One can see that 11th village has been selected twice in the with replacement simple random sample where repeated selection of units is permitted.

\[\begin{align} &n=10\\ \ &\bar{y}=\frac{\sum_{i=1}^{n} y_i}{n}=15.9\\ \ &s^2 = \frac{\sum_{i=1}^{n} (y_i-\bar{y})^2}{n-1}=53.87789\\ \ &\text{Sampling variance:}~V(\bar{y}) = \frac{\sigma^2}{n}=\frac{273.3789}{10} = 27.3379\\ \ &\text{Standard error of the sample mean:} SE(\bar{y})=\sqrt{V(\bar{y})} = 5.2286\ \end{align}\]

The \(95\%\) confidence interval for the population mean \(\bar{Y}\) are given by \[\bar{y}\pm2~SE(\bar{y})\] \[\Rightarrow \bar{Y} \in [5.4428,26.3572]\]

Unbiased estimator of \(𝑉(\bar{y})\) is: \[v(\bar{y})=\frac{s^2}{n}=\frac{53.8778}{10}= 5.38778\] (2) In without replacement sample, any repetition (11th village in the present case) is omitted, and another random number is selected as its replacement.

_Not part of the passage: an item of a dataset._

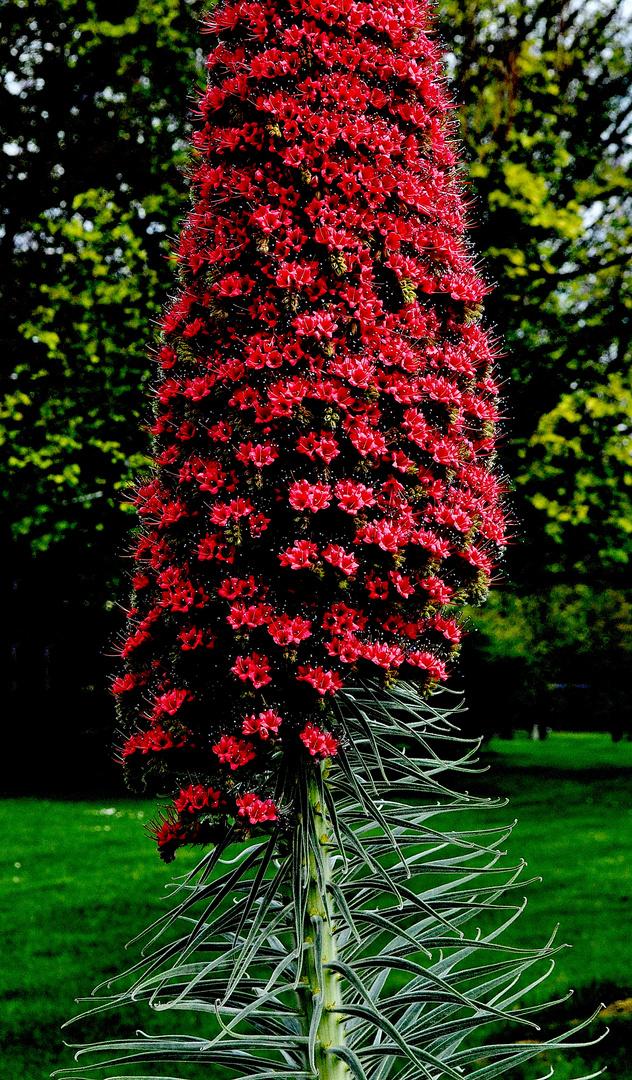 rote bl ten foto bild pflanzen pilze flechten str ucher natur bilder auf fotocommunity. Black Bedroom Furniture Sets. Home Design Ideas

Next random numbers from 1 to 30 are 7 and 25. Thus the WOR simple random sample of 10 villages from the population under study is with the following serial numbers:

Village	11	5	26	24	12	22	9	3	7	25
Tractors	11	12	22	21	30	16	20	5	44	7

\[\begin{align} &n=10\\ \ &\bar{y}=\frac{\sum y_i}{n}=18.8\\ \ &s^2 = \frac{\sum (y_i-\bar{y})^2}{n-1}=135.7333\\ \ &\text{Sampling variance:}~V(\bar{y}) = \frac{N-n}{Nn}\sigma^2=\frac{30-10}{30\times~10}\times282.8057 = 18.8537\\ \ &\text{Standard error of the sample mean:} SE(\bar{y})=\sqrt{V(\bar{y})} = 4.3421\ \end{align}\]

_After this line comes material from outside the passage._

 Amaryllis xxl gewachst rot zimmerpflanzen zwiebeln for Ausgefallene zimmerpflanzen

The \(95\%\) confidence interval for the population mean \(\bar{Y}\) is given by \[\bar{y}\pm2~SE(\bar{y})\] \[\Rightarrow \bar{Y} \in [10.1158,27.4842]\]

Unbiased estimator of \(𝑉(\bar{y})\) is \[v(\bar{y})==\frac{N-n}{Nn}~s^2=\frac{30-10}{30\times10}\times135.7333= 10.557\]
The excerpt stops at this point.